--- start of Given text ---

What
to write about this week? What more
newsworthy topic than our breathtaking citron hillslopes, or the way the clouds
roll across the valley floor, then break against the Sierran spine? The sight of snow coating those gray granite
crags, bare so long that the newly white outlines against blue sky seem
hopelessly romantic?
You hear the wonder of it all spoken
in some circles. I myself don’t remember
a year like this one, but this is only my 23rd spring in this region. Early on in my tenure here I might have
missed a wonder-full spring from lack of familiarity.
A trip up Yokohl Valley would reveal
glaciers of wildflowers cascading down ravines, gleeful cows and calves up to their
shoulders in feed. Mustard, filaree,
fiddleneck, poppies, lupine, brodaiea, snow-in-the-mountains, monkeyflower in
the creeks and rocky crevices – all those names just scratching the surface of
what’s in bloom up there right now. Down
here on the valley floor so many plants are bursting forth in flower that
allergy sufferers are turning indoors in droves.
Juni Fisher gave a concert in
Lindsay a couple of weeks ago, on Valentine’s Day Eve. You might not see an immediate
connection: she does not sing about
wildflowers or spring in particular.
She sings about love in general, wide-ranging love, from that between a
man and a woman most people consider marginal (i.e., “Sideshow Romance”) to
that between a girl and her horse (“Good Night, Good Pony.”) But what makes my heart sing, listening to
her, is where her art comes from.
It comes from the land, from a
culture that knows where its livelihood comes from and what’s required to keep
it. Whether singing about the historic
vaquero way of horse training (“Silver Music”) or the modern life of raising,
working and showing cutting horses (from “Listen,” through “Fillinick” and
“Patrick” to “Ride with Your Heart Open,”) life on the land is the invisible
partner. None of this music would make
sense in New York City.
The day before Juni’s concert, I got
a motorcycle ride up Yokohl Valley. The
wildflower opera was just beginning, the opening scene promising a standing
ovation later. All I could think was “I
hope Paul Buxman is able to get out and paint right now.” So I called him at lunchtime the next day,
and the answer was “no.” He’s farming
two places while his brother-in-law tends his dying wife, doubling Paul’s
spring tractor work, edging into dark at both ends of the day. Yet his enthusiasm was as boundless as ever.
“The agrarian life, Trudy,” he
blurted, “is just so wonderful, isn’t it?

--- end of Given text ---

## Aim
Answer these questions about the piece on spring in the valley:
1. Which spring in the region does the writer say this is?
2. On what day did Juni Fisher give her concert in Lindsay?
3. Which song is about the historic vaquero way of horse training?

--- start of Stored data ---

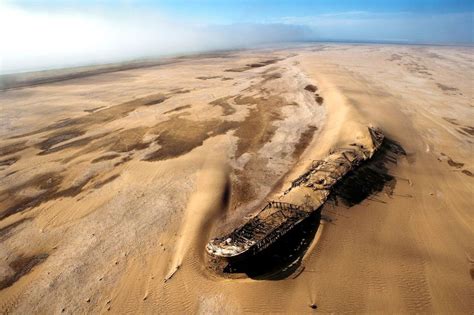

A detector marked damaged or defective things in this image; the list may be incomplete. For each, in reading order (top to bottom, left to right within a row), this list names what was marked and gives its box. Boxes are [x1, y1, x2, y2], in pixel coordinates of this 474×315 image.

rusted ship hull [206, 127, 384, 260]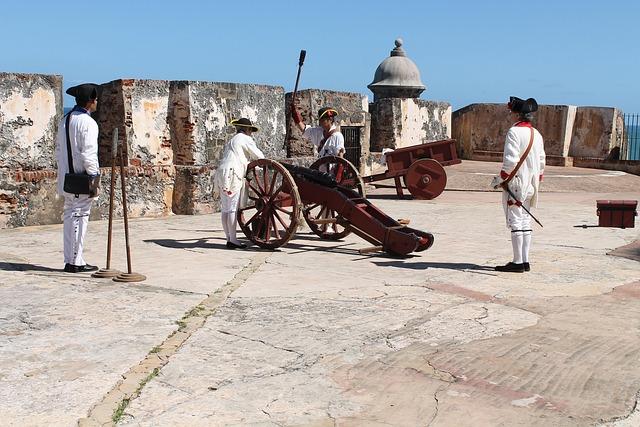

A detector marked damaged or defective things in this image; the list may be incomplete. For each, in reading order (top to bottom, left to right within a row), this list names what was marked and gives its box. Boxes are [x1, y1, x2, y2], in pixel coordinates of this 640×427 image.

--- end of Stored data ---

## Answer to the exercise
1. It is the writer's 23rd spring in the region.
2. She gave it on Valentine's Day Eve.
3. "Silver Music" is about the historic vaquero way of horse training.